_What is being asked_
Without the images, print all the entries below exactly as given.

_Data to use_
*-*-*
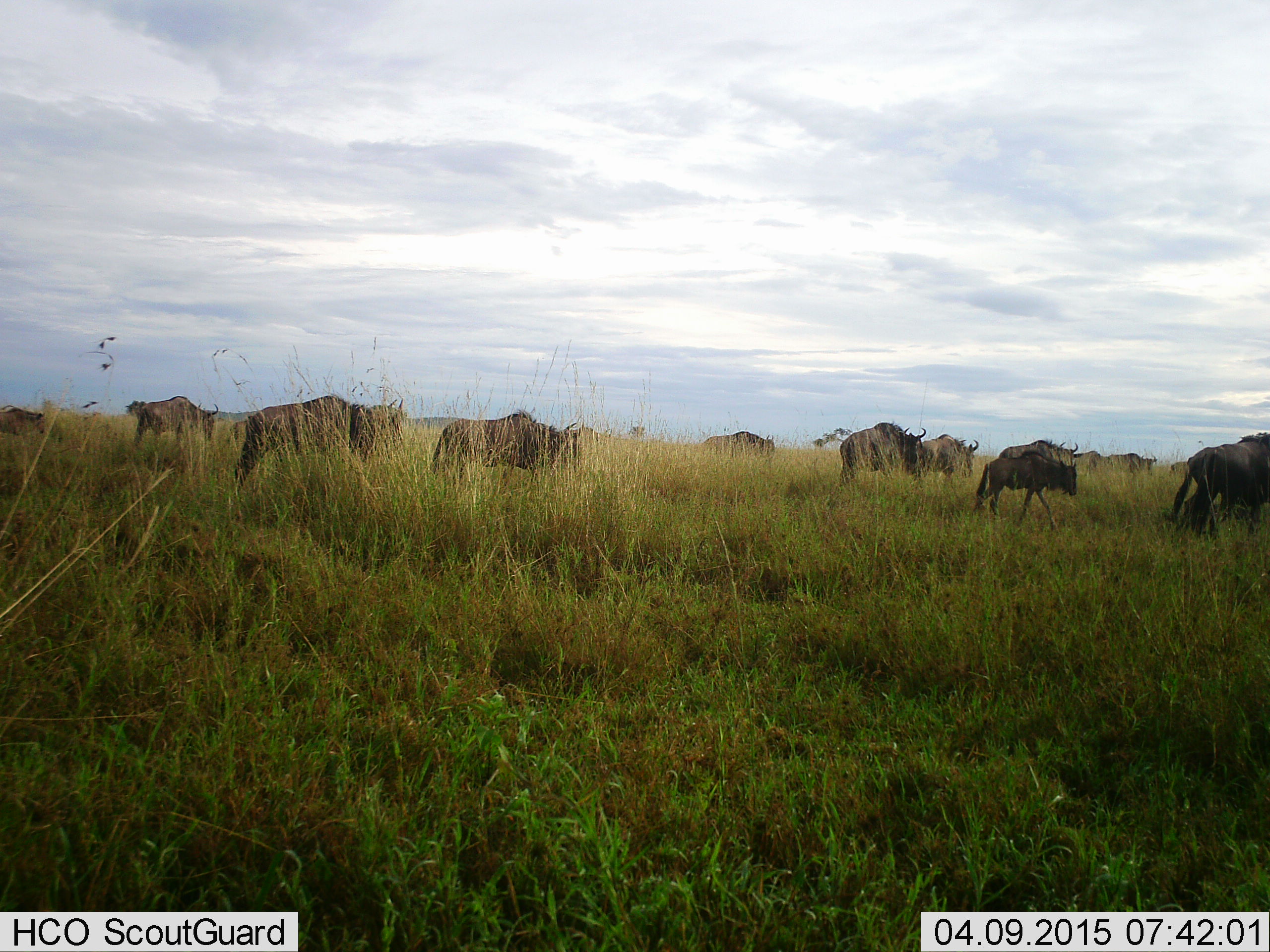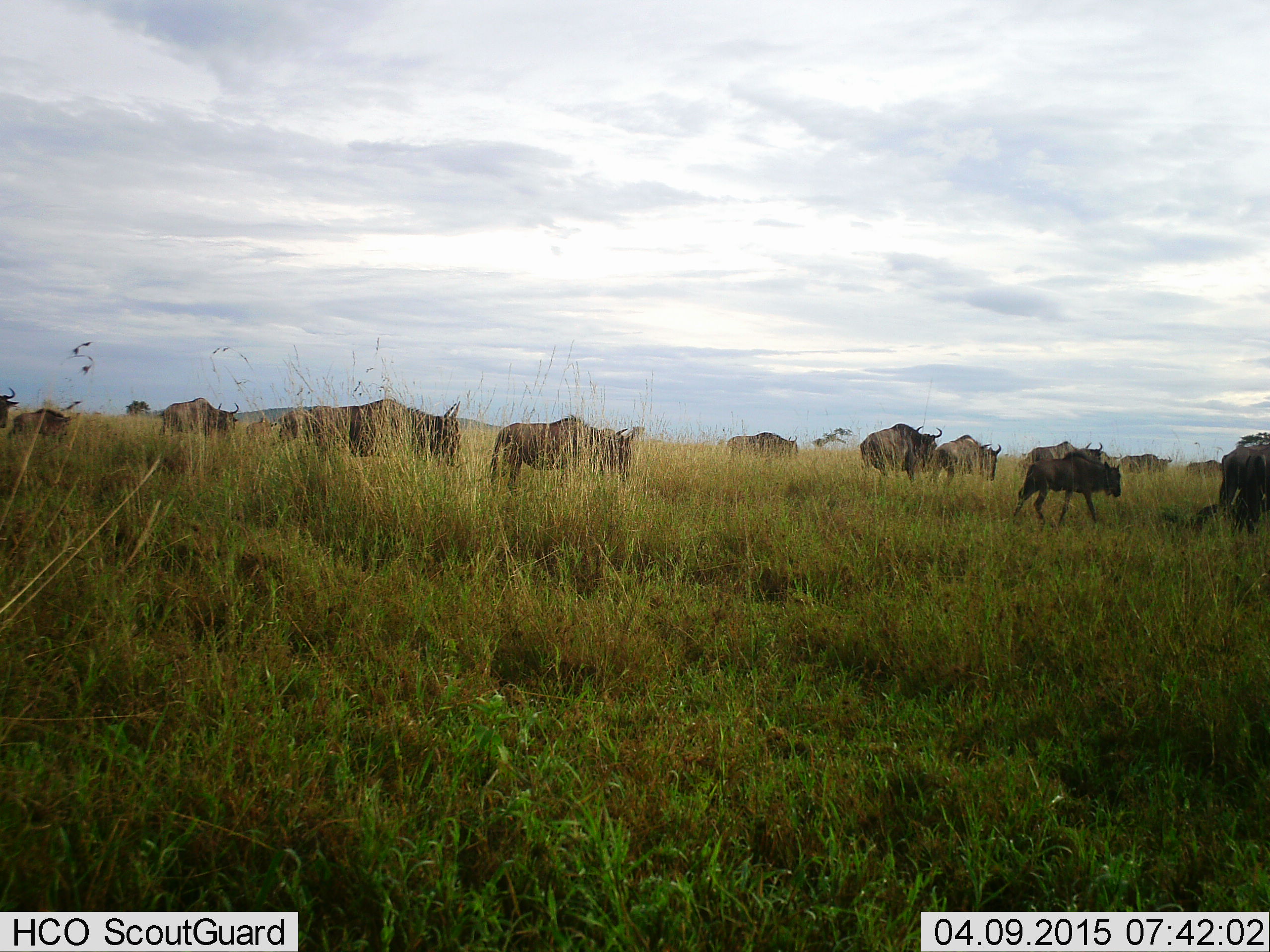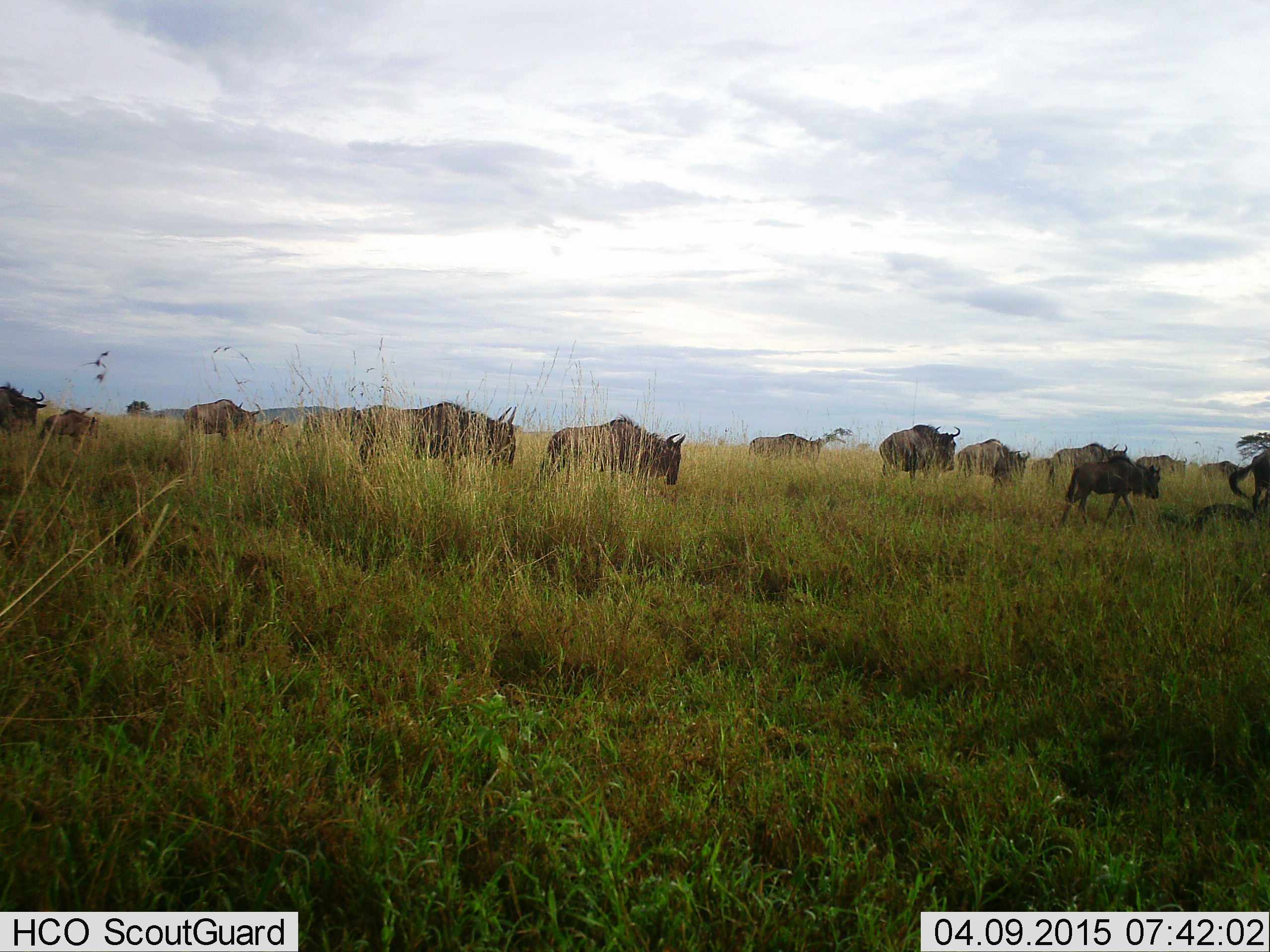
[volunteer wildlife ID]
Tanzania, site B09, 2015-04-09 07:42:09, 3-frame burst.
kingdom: Animalia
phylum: Chordata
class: Mammalia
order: Artiodactyla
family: Bovidae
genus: Connochaetes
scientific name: Connochaetes taurinus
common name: blue wildebeest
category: wildebeest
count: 11-50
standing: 20%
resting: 0%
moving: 90%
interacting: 0%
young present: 30%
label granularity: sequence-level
*-*-*
_Expected answer_
[volunteer wildlife ID]
Tanzania, site B09, 2015-04-09 07:42:09, 3-frame burst.
kingdom: Animalia
phylum: Chordata
class: Mammalia
order: Artiodactyla
family: Bovidae
genus: Connochaetes
scientific name: Connochaetes taurinus
common name: blue wildebeest
category: wildebeest
count: 11-50
standing: 20%
resting: 0%
moving: 90%
interacting: 0%
young present: 30%
label granularity: sequence-level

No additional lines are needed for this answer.